American journalist and historian

John Hoerr (December 12, 1930 – June 21, 2015) was an American journalist and historian best known for his work on organized labor, industry, and politics.

He began a journalistic career in 1956 with United Press International in Newark, New Jersey and Trenton. Later he worked at The Daily Tribune in Royal Oak, Michigan, rejoined UPI for two years in Chicago, and served separate stints with Business Week, in Detroit and Pittsburgh, specializing as a labor reporter on the automobile, steel, and coal-mining industries. After five years as an on-air reporter and documentary producer at WQED, the PBS station in Pittsburgh, he returned to Business Week in 1975 as labor editor and later senior writer on the New York staff. Based upon his experience in reporting on national labor issues, in 1988 he published And the Wolf Finally Came, a book describing problems in both labor and management perceptions that contributed to the decline of the US steel industry in production and importance in the world economy. After leaving Business Week in 1991, he published two nonfiction books and one novel.

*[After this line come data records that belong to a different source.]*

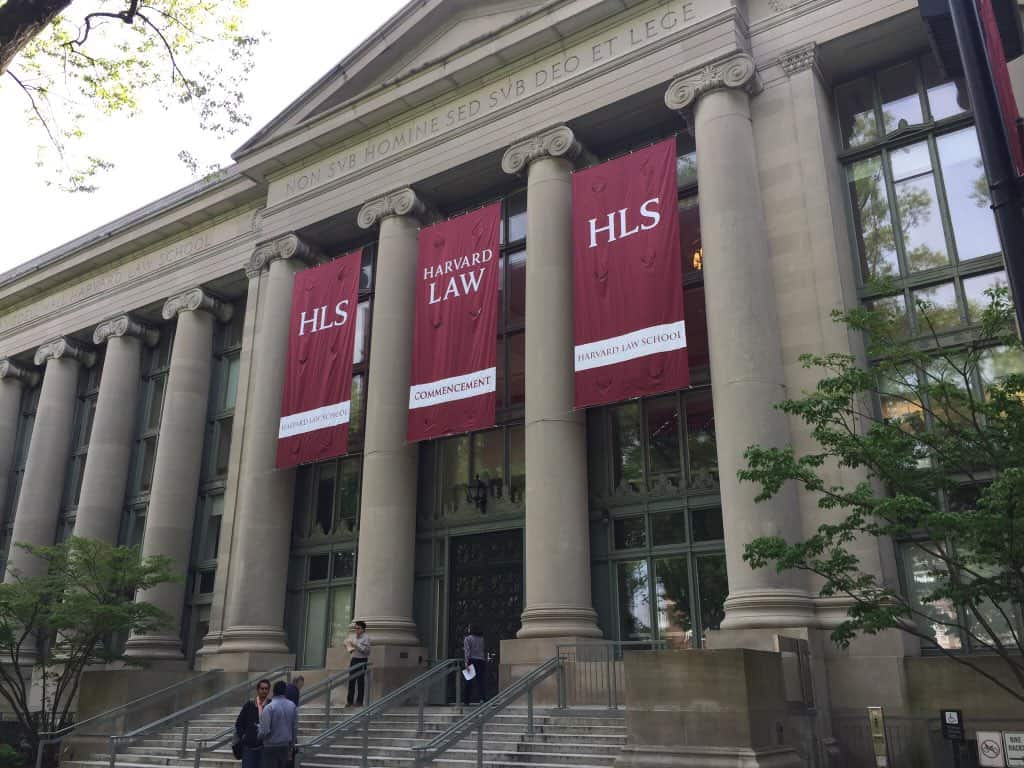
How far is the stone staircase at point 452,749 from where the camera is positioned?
45.6 feet

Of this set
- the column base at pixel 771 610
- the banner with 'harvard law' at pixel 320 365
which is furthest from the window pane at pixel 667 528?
the banner with 'harvard law' at pixel 320 365

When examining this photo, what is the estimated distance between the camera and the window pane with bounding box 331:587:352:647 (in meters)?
24.0

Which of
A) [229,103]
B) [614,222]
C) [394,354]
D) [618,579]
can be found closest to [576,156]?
[614,222]

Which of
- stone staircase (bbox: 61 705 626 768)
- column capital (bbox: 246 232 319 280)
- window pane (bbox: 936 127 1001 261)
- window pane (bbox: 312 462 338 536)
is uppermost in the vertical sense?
column capital (bbox: 246 232 319 280)

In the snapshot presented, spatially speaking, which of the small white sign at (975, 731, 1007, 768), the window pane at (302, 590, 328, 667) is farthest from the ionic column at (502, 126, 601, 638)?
the small white sign at (975, 731, 1007, 768)

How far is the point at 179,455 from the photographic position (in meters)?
28.4

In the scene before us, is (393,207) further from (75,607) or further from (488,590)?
(75,607)

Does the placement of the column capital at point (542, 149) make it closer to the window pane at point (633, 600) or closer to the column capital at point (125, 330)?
the window pane at point (633, 600)

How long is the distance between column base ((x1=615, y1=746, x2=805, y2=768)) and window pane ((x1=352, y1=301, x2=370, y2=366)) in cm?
1581

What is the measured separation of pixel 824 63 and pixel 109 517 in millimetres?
25957

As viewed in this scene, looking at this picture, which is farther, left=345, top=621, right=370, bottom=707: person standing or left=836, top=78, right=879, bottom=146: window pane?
left=836, top=78, right=879, bottom=146: window pane

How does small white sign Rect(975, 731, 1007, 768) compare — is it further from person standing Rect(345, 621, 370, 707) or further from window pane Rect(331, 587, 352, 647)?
window pane Rect(331, 587, 352, 647)

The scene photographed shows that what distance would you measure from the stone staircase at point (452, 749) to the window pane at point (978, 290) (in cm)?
1023

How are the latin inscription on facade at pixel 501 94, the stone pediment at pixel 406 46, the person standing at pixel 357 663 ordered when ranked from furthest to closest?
the stone pediment at pixel 406 46, the latin inscription on facade at pixel 501 94, the person standing at pixel 357 663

He was born in McKeesport, Pennsylvania, a steelmaking town in the Monongahela River Valley south of Pittsburgh. He graduated from McKeesport Area High School (1948) and Penn State University (1953). During college he worked short stints in the steel works at McKeesport. Hoerr served in the U.S. Army 1953-1955 and was stationed in France. After living for more than three decades in Teaneck, New Jersey, he moved to Middleborough, Massachusetts in 2009.

==Books==
- And the Wolf Finally Came: The Decline of the American Steel Industry, nonfiction (Pittsburgh: University of Pittsburgh Press, 1988).
- We Can't Eat Prestige: The Women Who Organized Harvard, nonfiction (Philadelphia: Temple University Press, 1997).
- Harry, Tom and Father Rice: Accusation and Betrayal in America's Cold War, nonfiction (Pittsburgh: University of Pittsburgh Press, 2005).
- Monongahela Dusk, novel (Pittsburgh: Autumn House Press, 2009).

==Sources==
Contemporary Authors Online. The Gale Group, 2008.